Just one visit to the moor this weekend as the weather on Sunday was so dreadful. There is little worse than trying to keep optics and cameras dry, and if you wear glasses it is like looking at the world through a bathroom window. (not that I make a habit of looking through bathroom windows!!)
Saturday was only a little better than Sunday but we did manage to see a Barn Owl hunting in the car park Field as we arrived and there were a lot of wildfowl to be found. The three White-fronted Geese were still keeping company with the Greylag flock and seeming to commute between Ashgrave and the Flood Field. Duck numbers appear to be up again especially Teal and Wigeon. Now that the surrounding land has drained the birds are concentrated on and around the waterbodies on the reserve. There were over fifty Pochard on the northern lagoon the largest number that I have seen this winter. A Great Crested Grebe was the first one seen on the reserve this year. A few more ducks are now appearing on the Ashgrave pools in front of the hide amongst them two drake Pintails, looking particularly smart in the gloom.
Hen Harrier and Bittern had been recorded during the week but failed to put in an appearance on Saturday. There has been a lot of work done on the southern reedbed it is now much more open and views extend much deeper into it. A lot more edge has been created, which gives better feeding opportunities to the Bitterns and the water level has been raised to encourage small fish deeper into the reedbed. Already there have been some good Water Rail sightings earlier in the week. It could well prove to be much more attractive to waders when the spring passage takes place.
Goldcrests and Tits were easy to see in the hedgerows on the bare branches and there seem to be good numbers of Reed Buntings present everywhere at the moment.

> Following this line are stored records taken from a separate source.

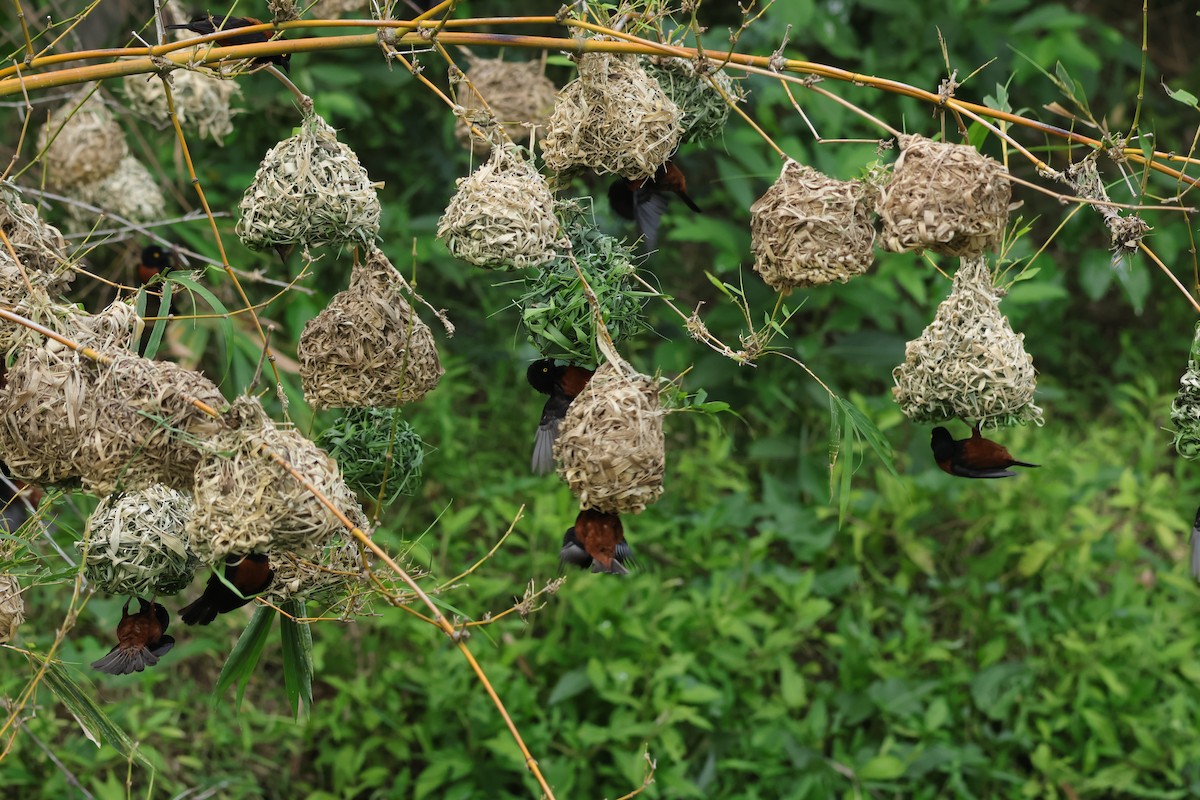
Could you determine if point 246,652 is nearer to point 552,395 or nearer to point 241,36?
point 552,395

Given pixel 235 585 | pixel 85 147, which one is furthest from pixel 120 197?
pixel 235 585

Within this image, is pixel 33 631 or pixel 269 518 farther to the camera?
pixel 33 631

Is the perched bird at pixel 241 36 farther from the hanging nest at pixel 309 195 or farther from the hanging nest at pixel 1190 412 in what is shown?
the hanging nest at pixel 1190 412

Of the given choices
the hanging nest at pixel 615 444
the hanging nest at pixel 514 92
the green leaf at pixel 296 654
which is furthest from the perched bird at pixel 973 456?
the hanging nest at pixel 514 92

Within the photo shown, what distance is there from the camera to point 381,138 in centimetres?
521

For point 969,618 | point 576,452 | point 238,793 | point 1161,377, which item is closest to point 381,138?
point 238,793

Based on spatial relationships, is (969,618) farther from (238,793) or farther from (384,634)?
(238,793)

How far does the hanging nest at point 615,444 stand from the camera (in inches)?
78.9

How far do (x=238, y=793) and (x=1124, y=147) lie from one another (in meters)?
3.39

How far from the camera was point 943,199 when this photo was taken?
193cm

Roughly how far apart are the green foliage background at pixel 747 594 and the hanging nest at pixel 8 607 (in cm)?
163

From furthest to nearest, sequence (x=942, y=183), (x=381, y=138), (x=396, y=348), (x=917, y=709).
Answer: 1. (x=381, y=138)
2. (x=917, y=709)
3. (x=396, y=348)
4. (x=942, y=183)

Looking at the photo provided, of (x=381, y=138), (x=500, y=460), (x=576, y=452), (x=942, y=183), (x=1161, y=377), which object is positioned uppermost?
(x=942, y=183)

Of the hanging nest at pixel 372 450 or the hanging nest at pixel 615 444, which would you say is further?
the hanging nest at pixel 372 450
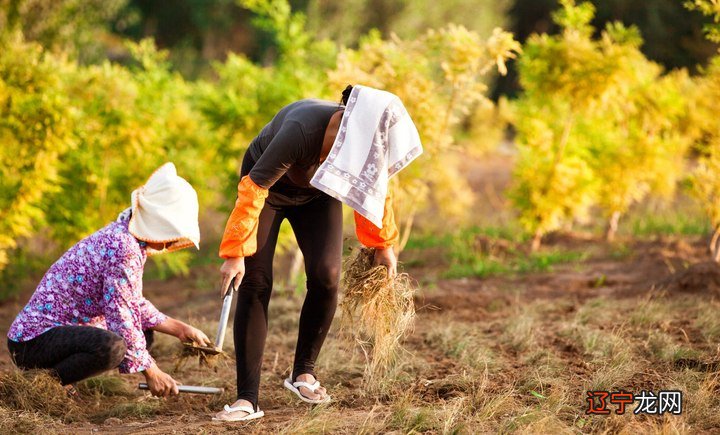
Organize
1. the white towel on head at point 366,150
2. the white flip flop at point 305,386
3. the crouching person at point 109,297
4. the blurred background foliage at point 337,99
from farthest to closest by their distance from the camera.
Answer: the blurred background foliage at point 337,99 < the white flip flop at point 305,386 < the crouching person at point 109,297 < the white towel on head at point 366,150

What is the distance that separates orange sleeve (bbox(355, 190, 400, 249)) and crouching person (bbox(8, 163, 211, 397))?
75 centimetres

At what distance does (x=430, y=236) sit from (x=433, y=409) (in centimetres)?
676

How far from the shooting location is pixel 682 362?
13.0 ft

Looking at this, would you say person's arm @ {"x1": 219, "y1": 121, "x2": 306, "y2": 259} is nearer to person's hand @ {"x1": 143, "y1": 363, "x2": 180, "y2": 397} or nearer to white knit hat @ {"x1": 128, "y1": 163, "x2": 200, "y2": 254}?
white knit hat @ {"x1": 128, "y1": 163, "x2": 200, "y2": 254}

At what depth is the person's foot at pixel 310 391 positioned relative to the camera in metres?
3.60

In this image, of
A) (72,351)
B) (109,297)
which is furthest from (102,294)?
(72,351)

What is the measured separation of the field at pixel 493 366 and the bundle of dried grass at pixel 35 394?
1 cm

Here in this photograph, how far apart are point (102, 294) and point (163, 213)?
1.63ft

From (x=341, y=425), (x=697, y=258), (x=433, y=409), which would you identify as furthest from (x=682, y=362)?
(x=697, y=258)

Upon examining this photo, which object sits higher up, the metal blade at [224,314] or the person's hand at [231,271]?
the person's hand at [231,271]

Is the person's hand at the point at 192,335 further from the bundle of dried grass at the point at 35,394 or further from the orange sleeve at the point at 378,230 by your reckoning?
the orange sleeve at the point at 378,230

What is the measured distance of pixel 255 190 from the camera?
10.5 feet

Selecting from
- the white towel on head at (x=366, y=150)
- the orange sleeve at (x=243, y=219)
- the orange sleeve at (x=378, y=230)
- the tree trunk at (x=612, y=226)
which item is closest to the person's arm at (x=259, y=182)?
the orange sleeve at (x=243, y=219)

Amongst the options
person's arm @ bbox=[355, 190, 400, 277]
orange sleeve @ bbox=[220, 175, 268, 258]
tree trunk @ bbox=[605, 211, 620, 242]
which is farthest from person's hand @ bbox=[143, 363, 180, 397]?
tree trunk @ bbox=[605, 211, 620, 242]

I spent some time watching the comings and goings around the cattle pens where we put out a fine seed feed and was pleased to find a female Brambling coming in with the Chaffinches, Reed Buntings, Redpolls and Dunnocks. It is well worth standing by the gate quietly and letting the birds come to you, it is surprising how confiding they can be. It can give you something good to see even on a disappointing grey and rainy day.